■ Tekst
==============================
Panny dzielą się u nas na trzy następne kategorie: 1) Posiadające znaczne posagi, tak zwane: panny bogate. 2) Posiadające małe posagi, tak zwane: panny niebiedne. 3) nie posiadające wcale posagów, tak zwane: panny ubogie. Od pierwszych niepodobna spodziewać się czynnego udziału w sprawie pracy kobiecej, bo każda z nich wsparta na magicznym wyrazie: posag, z zupełnym spokojem patrzy w swą przyszłość, pewna, że nie zabraknie zwolenników jej pozłacanej rączce, że zatem przez bramę małżeństwa przejdzie tylko z próżnowania do próżnowania, z bogactwa do bogactwa. Co stanie się z sercem i umysłem przez długie lata spędzane w bezczynności i światowym hałasie? Skąd weźmie się chleb codzienny, jeśli, jak się to często zdarza, bogactwo pęknie na kształt bańki mydlanej, zostawiając po sobie wszechstronną ruinę?
O tym bogate panny nie myślą, bo do takiego myślenia bynajmniej nie usposabia je wychowanie błahe i psujące w nich to nawet, co z natury byłoby dobrym.
Panny bogate nie mają pojęcia o innym rodzaju pracy jak wyszywanie na kanwie, czytanie romansu i uderzanie w klawisze.
Zresztą, według słów jednej z autorek francuskich p. Daubié, „przed kimże by świat palił kadzidła hołdów, jeśliby bogate kobiety ze swych ołtarzów zstąpiły?”. Dopóki więc sposób wychowania kobiet bogatych nie ulegnie zbawiennej przemianie, dopóty bogate panny zostaną straconymi dla sprawy pracy kobiecej.
==============================
■ Dostarczone dane
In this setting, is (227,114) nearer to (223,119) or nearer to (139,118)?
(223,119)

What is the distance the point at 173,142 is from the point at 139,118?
==============================
■ Treść polecenia
Przepisz z tekstu o pannach i posagach fragment, który zaczyna się od słów zawierających „Panny dzielą się”, a kończy na „sobie wszechstronną ruinę?”, zastępując w nim „magicznym” słowem „czarodziejskim”.

■ Odpowiedź na polecenie
Panny dzielą się u nas na trzy następne kategorie: 1) Posiadające znaczne posagi, tak zwane: panny bogate. 2) Posiadające małe posagi, tak zwane: panny niebiedne. 3) nie posiadające wcale posagów, tak zwane: panny ubogie. Od pierwszych niepodobna spodziewać się czynnego udziału w sprawie pracy kobiecej, bo każda z nich wsparta na czarodziejskim wyrazie: posag, z zupełnym spokojem patrzy w swą przyszłość, pewna, że nie zabraknie zwolenników jej pozłacanej rączce, że zatem przez bramę małżeństwa przejdzie tylko z próżnowania do próżnowania, z bogactwa do bogactwa. Co stanie się z sercem i umysłem przez długie lata spędzane w bezczynności i światowym hałasie? Skąd weźmie się chleb codzienny, jeśli, jak się to często zdarza, bogactwo pęknie na kształt bańki mydlanej, zostawiając po sobie wszechstronną ruinę?